A cultural focal point for all those of Chinese descent, Chinese New Year, or Lunar New Year, as it may be called, is a worldwide event celebrating the coming of spring, symbolizing new beginnings, and better tidings for the year.
While countries such as Malaysia and Singapore don’t experience such seasonal changes, the sentiment is felt all the same. You might even say that Chinese New Years here are a little more unique, owing to our cultural diversity.
History of Chinese New Year
Like many centuries-old traditions, the Lunar New Year’s origins can be somewhat obscure, owing to contradicting accounts and many ancient records now lost. To the best of our knowledge, the tradition is at least 3500 years old, originating during the Shang dynasty, when people would offer sacrifices in honor of the divine at the beginning or the end of each year.
It wasn’t until much later during the Han dynasty when the date for Chinese New Year was officially set. During this time, the Han people also started the practice of visiting the houses of relatives and friends at the start of the new year. As we enter the Wei and Jin dynasties, we start to see that in addition to the rituals of worship, people began to entertain themselves during Chinese New Year. As described by the Western Jin general Zhou Chu in the article Fengtu Ji, it was common for the populace to visit each other’s houses, bearing gifts and wishing one another a happy new year, reveling in food and wine for the entirety of the night. The article used the word chu xi (除夕) to indicate this time as New Year's Eve, which is still being used to this day.

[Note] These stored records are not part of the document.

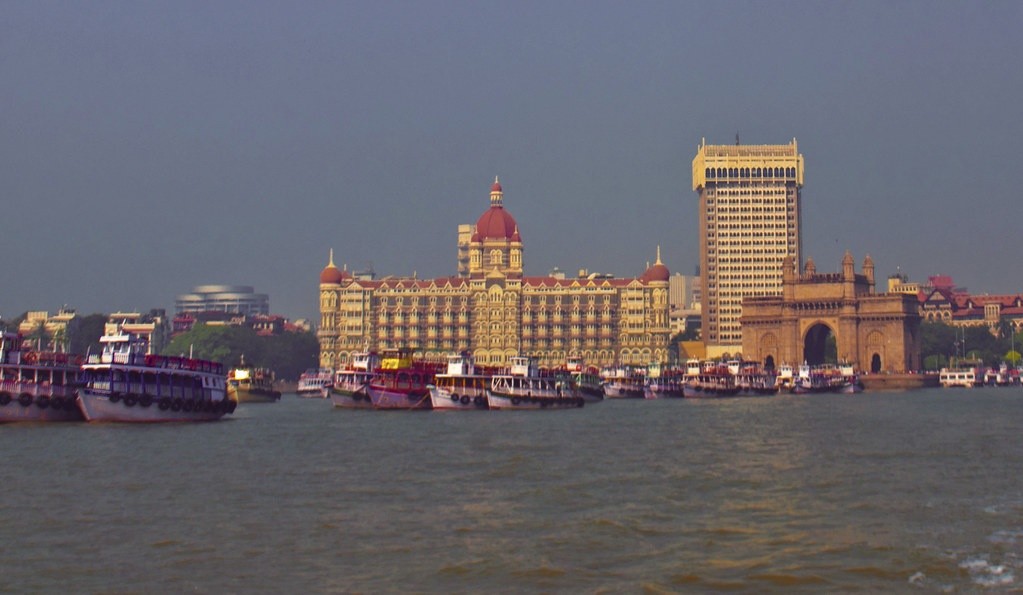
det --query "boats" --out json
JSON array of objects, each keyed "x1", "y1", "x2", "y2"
[
  {"x1": 0, "y1": 330, "x2": 85, "y2": 422},
  {"x1": 71, "y1": 318, "x2": 234, "y2": 424},
  {"x1": 295, "y1": 346, "x2": 865, "y2": 411},
  {"x1": 938, "y1": 361, "x2": 1023, "y2": 389},
  {"x1": 225, "y1": 365, "x2": 282, "y2": 405}
]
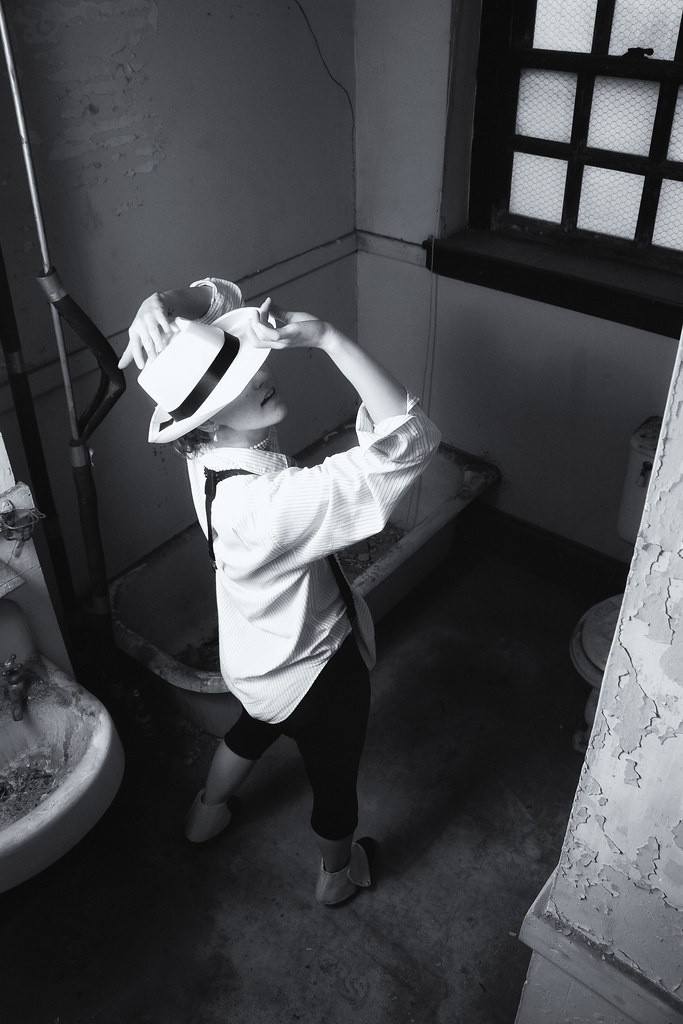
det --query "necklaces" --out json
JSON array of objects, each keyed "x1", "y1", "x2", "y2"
[{"x1": 247, "y1": 426, "x2": 276, "y2": 454}]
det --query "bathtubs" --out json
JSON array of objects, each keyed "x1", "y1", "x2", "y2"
[{"x1": 106, "y1": 415, "x2": 504, "y2": 742}]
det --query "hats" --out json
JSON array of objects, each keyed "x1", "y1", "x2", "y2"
[{"x1": 138, "y1": 308, "x2": 277, "y2": 444}]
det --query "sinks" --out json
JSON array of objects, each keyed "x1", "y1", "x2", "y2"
[{"x1": 1, "y1": 649, "x2": 127, "y2": 892}]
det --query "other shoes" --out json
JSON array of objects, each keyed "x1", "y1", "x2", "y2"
[
  {"x1": 178, "y1": 791, "x2": 241, "y2": 851},
  {"x1": 314, "y1": 835, "x2": 378, "y2": 907}
]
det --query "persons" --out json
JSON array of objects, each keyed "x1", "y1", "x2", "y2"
[{"x1": 111, "y1": 279, "x2": 444, "y2": 907}]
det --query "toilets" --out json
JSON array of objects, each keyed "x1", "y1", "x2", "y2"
[{"x1": 569, "y1": 414, "x2": 662, "y2": 744}]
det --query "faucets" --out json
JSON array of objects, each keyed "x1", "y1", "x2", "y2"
[{"x1": 4, "y1": 653, "x2": 31, "y2": 725}]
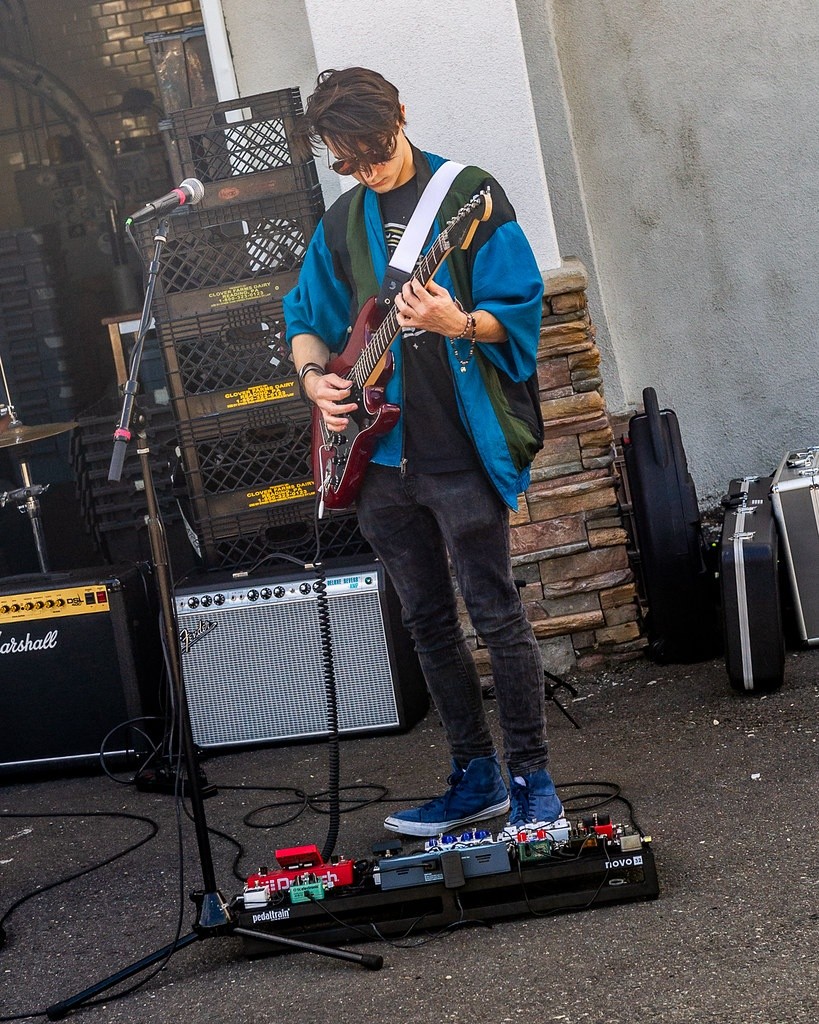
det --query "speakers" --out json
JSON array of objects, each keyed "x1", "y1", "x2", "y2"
[
  {"x1": 171, "y1": 553, "x2": 428, "y2": 757},
  {"x1": 0, "y1": 560, "x2": 159, "y2": 785}
]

From a mythological perspective, the tale which explains how Chinese New Year began is one which famously portrays the demonic beast, Nian. Nian is a creature that lives under the sea, or in the mountains. According to legend, it would appear every year during the Spring Festival, devouring villagers, especially children in the middle of the night. One fateful year, as the villagers were hiding from the beast, an old man appeared. He stated to the fearful villagers that he would stay the night and exact revenge on the Nian. The villagers let the old man be. Much to their surprise, the next day came and the old man was still very much alive. It turns out that the old man had put up red papers and set off firecrackers that night. The villagers quickly understood that the Nian was actually afraid of the color red and loud noises. Naturally, this practice became widely adopted by the villagers — they would wear red clothes, put up red lanterns, hang red spring scrolls on doors and windows, and used firecrackers and drums to scare the Nian away come Chinese New Year every year. And after that, the Nian was never seen in the village again.
An illustration of the Nian beast. Source: JinPaper
Why do the Chinese celebrate Chinese New Year?
Like several other ancient cultures in the world, the Chinese people observe two calendars. Aside from the globally-accepted Gregorian calendar, the Chinese also have their own Lunar Calendar. This Lunar Calendar sees the year divided into 24 solar terms — the specific points of the Sun in relation to the Earth’s orbit along the ecliptic. According to the Lunar Calendar, Chinese New Year takes place on the new moon closest to lichun, or the beginning of spring, which is the first solar term of the cycle taking place after the winter solstice. This is often associated with a new year for harvests and a symbol for fresh beginnings.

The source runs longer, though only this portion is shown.